BRIEF: How many lines of the listing contain the string "websitespeedy"? Only the number is wanted.

DATA SHOWN:
BEGIN

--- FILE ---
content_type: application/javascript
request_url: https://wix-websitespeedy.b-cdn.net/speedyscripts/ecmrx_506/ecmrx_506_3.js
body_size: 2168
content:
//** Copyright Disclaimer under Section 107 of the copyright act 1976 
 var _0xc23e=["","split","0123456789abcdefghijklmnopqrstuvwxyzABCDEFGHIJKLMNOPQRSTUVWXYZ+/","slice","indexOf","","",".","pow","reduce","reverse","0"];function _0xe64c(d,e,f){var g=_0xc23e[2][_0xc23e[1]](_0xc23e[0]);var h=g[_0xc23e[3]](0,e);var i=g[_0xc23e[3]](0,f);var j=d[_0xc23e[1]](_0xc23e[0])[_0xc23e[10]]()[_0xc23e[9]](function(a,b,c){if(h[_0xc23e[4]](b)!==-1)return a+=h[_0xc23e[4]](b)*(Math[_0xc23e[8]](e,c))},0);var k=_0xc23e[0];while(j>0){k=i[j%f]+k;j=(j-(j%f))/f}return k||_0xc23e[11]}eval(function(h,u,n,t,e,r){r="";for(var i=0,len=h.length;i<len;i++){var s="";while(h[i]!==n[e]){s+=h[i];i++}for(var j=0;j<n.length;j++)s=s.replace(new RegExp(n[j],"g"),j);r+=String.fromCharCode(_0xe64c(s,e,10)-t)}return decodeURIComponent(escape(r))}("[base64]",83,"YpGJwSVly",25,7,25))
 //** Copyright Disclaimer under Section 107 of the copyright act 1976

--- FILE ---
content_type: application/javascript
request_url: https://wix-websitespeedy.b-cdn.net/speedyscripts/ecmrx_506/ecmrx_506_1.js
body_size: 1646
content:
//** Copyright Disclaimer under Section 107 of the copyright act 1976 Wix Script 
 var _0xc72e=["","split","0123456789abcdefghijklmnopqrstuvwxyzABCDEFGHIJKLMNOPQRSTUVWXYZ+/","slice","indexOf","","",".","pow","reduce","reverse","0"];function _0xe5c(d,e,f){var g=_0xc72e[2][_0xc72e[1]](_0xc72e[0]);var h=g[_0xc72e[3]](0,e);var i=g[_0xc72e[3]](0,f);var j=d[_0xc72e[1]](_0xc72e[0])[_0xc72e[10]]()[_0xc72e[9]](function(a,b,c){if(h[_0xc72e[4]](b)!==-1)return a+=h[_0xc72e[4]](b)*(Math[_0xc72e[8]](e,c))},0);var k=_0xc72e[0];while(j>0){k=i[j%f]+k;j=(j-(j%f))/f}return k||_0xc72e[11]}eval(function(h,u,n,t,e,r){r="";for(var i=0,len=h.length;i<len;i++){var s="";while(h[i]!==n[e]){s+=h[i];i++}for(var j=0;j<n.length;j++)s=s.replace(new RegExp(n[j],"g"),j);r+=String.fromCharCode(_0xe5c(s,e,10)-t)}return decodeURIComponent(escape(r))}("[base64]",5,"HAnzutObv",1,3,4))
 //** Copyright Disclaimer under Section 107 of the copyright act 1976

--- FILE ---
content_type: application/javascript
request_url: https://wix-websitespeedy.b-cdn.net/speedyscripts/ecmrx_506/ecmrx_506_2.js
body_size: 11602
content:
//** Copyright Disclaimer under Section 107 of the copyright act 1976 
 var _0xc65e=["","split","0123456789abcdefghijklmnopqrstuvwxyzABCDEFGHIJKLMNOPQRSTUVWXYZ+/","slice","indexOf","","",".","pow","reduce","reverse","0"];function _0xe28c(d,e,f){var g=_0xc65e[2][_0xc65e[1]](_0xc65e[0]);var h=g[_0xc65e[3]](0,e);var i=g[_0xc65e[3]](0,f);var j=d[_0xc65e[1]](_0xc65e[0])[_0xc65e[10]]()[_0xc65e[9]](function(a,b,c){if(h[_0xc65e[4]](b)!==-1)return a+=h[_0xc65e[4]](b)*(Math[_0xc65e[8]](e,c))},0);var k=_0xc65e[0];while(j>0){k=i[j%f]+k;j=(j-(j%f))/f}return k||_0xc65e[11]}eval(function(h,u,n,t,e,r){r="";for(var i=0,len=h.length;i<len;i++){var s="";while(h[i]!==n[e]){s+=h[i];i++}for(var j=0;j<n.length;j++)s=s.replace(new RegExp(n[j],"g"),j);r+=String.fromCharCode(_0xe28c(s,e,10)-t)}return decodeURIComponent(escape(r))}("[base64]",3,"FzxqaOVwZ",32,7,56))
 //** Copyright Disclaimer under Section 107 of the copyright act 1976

END

COMPLETED TASK: 3